Good adherence to adjuvant endocrine therapy in early breast cancer – a population-based study based on the Swedish Prescribed Drug Register

Abstract

Introduction: Adjuvant endocrine therapy improves recurrence-free and overall survival in primary breast cancer. However, not all patients complete their planned treatment, mostly because of side-effects. The aim of this study was to examine the adherence to adjuvant endocrine therapy in a cohort of primary breast cancer patients in Region Jönköping County, Sweden, after 3 and 5 years.

Material and methods: The Swedish Breast Cancer Register was used to identify patients diagnosed with hormone receptor positive breast cancer in Region Jönköping County between 2009 and 2012. Adherence was evaluated based on data from the Swedish Prescribed Drug Register, and Medication Possession Ratio (MPR), defined as the days’ supply of medication during the period from the first dispensing till the last dispensing in the time period (3 and 5 years), divided by number of days. Adherence was defined as MPR ≥80%. Regression analyses were used to identify subgroups associated with adherence; age, type of endocrine treatment, additional adjuvant therapy, and hospital responsible for the follow-up (Eksjö, Jönköping, and Värnamo).

Results: We identified 634 patients who were recommended adjuvant endocrine therapy and to be able to estimate adherence after 3 and 5 years, 488 patients were included in the analysis. After 3 years of treatment, 91.2% of the patients (95% confidence interval (CI) 88.7–93.6; n = 445), were found to be adherent. The corresponding figure for the 271 patients who had completed 5 years of treatment was 91.5% (95% CI 88.2–94.8; n = 248). No subgroups (age, endocrine therapy, radio/chemotherapy, or hospital) were significantly associated with adherence in the multiple logistic regression analysis.

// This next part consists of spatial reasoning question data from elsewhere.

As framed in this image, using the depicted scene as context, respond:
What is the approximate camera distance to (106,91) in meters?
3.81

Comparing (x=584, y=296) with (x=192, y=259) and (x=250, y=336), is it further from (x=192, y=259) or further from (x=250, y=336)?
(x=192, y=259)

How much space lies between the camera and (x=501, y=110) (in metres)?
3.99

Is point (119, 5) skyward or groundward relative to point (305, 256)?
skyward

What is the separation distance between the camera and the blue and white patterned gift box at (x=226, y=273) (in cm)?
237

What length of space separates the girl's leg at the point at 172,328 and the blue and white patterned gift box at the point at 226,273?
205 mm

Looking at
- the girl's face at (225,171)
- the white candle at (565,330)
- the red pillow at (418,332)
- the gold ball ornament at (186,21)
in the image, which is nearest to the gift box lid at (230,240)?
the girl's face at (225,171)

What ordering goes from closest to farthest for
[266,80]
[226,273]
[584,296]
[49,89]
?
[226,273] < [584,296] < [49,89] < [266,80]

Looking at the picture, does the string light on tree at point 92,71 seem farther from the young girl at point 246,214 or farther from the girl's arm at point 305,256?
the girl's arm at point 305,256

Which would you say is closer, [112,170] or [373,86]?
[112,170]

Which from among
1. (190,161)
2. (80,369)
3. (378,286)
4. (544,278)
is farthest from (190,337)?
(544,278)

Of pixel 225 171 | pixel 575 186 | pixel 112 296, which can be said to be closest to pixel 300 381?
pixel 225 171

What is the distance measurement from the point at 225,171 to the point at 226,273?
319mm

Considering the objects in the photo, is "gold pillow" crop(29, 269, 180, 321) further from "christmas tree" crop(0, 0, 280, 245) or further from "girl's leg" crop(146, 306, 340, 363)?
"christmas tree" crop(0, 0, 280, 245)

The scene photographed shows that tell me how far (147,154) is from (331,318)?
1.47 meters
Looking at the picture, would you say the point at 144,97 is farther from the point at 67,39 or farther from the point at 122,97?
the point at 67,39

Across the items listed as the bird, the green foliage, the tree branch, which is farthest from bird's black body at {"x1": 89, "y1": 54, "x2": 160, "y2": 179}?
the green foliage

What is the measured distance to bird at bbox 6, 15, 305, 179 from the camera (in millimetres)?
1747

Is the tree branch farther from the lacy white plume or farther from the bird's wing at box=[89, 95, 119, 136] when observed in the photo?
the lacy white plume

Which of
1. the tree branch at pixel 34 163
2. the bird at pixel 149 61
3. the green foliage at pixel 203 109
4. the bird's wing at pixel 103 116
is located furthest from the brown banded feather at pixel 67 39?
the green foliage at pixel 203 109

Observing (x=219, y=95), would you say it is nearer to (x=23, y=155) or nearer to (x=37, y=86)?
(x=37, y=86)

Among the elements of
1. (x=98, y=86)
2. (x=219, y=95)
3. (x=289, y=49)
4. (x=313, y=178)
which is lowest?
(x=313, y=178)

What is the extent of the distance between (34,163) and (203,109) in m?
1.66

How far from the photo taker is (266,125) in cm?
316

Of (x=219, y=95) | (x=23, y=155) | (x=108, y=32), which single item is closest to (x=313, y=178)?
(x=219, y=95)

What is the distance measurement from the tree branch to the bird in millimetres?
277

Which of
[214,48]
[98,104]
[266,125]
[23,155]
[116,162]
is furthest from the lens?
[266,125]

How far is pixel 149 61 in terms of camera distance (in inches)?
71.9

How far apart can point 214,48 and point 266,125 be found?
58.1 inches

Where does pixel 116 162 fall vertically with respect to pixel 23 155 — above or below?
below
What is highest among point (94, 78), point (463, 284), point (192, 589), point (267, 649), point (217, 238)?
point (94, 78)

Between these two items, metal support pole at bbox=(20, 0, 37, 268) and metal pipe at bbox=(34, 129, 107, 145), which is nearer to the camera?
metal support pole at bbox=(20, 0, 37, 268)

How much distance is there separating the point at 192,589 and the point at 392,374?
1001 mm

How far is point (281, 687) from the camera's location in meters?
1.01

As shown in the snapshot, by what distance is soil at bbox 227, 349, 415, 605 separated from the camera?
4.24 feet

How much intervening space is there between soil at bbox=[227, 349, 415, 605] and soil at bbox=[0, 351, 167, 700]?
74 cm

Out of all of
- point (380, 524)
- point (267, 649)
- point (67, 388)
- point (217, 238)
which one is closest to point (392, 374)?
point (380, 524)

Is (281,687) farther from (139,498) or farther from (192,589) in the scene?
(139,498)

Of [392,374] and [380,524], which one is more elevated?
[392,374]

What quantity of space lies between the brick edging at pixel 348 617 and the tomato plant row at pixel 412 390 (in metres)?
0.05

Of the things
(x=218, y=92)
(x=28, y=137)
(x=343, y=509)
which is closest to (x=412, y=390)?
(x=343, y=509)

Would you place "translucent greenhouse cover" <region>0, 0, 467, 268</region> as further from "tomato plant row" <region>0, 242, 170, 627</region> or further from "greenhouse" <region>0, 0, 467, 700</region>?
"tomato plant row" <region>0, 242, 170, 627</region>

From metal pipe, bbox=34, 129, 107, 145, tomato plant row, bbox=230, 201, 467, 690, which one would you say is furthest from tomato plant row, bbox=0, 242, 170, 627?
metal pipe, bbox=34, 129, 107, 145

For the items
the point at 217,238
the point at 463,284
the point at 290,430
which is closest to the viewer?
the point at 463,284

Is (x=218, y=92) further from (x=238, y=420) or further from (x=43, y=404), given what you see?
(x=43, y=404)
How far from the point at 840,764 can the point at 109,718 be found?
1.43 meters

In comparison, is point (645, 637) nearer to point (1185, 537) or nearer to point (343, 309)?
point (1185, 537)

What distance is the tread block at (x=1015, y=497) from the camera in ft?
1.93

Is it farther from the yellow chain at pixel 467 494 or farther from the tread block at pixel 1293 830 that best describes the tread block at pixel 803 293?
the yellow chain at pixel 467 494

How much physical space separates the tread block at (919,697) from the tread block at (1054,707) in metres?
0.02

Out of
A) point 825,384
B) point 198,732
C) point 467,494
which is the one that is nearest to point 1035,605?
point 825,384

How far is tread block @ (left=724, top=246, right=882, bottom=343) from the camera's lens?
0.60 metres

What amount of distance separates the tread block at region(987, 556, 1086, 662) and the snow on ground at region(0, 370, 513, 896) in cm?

Discussion: This study shows substantially higher adherence to adjuvant endocrine therapy than previously reported. Reasons for this could be differences in routines for therapy information and follow-up, but this needs to be further investigated.

Introduction

Approximately 85% of all primary breast cancers express estrogen receptors (ER) and these patients are generally recommended adjuvant endocrine therapy, such as tamoxifen or an aromatase inhibitor (AI) [1,2]. Tamoxifen inhibits ER-positive breast cancer by competitively binding to ER and is effective irrespective of menopausal status. AIs inhibit the aromatase enzyme thereby reducing estrogen levels in the blood. To be effective in premenopausal women, AIs have to be combined with ovarian suppression to inhibit the positive feedback system regulated by the hypothalamus and the pituitary gland [3,4].

Five years of tamoxifen reduces the recurrence rate by 39% at 15 years in patients with ER-positive breast cancer, compared with no endocrine therapy, and the corresponding figure regarding breast cancer mortality is 30% [5]. AI is significantly more effective compared with tamoxifen in postmenopausal women [6]. Nowadays, extended treatment is often recommended to patients with a higher risk of recurrence [7–10]. A recent meta-analysis has shown a risk of recurrence and breast cancer mortality up to 20 years, in patients treated with 5 years of adjuvant tamoxifen therapy, strongly correlated to tumor size and nodal status [11].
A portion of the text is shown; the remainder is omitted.